Gather every line of the entries that includes the word "marking".

+--

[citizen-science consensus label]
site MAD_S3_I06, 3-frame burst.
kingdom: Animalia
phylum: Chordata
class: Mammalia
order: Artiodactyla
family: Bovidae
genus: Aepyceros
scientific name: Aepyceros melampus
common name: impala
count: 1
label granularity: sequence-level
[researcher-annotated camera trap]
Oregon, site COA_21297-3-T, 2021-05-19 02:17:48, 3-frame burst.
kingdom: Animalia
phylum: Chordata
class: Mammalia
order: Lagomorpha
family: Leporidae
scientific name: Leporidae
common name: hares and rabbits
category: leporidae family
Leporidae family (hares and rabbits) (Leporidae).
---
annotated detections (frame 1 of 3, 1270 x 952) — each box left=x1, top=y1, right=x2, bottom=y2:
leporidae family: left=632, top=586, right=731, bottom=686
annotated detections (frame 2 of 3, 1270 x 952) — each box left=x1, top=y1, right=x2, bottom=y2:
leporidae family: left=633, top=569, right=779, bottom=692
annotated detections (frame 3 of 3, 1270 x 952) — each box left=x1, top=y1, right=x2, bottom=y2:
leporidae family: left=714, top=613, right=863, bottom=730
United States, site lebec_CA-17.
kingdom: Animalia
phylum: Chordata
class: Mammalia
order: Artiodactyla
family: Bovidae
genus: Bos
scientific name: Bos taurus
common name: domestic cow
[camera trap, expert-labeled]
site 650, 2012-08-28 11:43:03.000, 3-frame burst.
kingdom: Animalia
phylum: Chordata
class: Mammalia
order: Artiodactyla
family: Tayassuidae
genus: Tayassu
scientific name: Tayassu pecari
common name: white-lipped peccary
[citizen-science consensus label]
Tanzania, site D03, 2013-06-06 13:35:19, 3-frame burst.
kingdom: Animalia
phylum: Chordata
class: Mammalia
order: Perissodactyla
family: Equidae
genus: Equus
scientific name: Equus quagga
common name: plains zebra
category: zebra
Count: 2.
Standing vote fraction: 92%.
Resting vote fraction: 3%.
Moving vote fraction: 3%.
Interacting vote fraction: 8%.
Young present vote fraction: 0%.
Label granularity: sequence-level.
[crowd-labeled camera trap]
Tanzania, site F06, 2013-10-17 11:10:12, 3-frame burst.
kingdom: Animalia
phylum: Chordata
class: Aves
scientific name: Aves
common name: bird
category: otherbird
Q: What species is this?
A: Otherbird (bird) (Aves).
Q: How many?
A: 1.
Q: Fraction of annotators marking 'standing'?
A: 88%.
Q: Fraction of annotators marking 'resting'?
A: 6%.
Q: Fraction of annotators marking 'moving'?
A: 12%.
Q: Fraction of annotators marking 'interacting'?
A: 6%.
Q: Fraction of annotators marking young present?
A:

+--

» **Problem solution**:
Q: Fraction of annotators marking 'standing'?
Q: Fraction of annotators marking 'resting'?
Q: Fraction of annotators marking 'moving'?
Q: Fraction of annotators marking 'interacting'?
Q: Fraction of annotators marking young present?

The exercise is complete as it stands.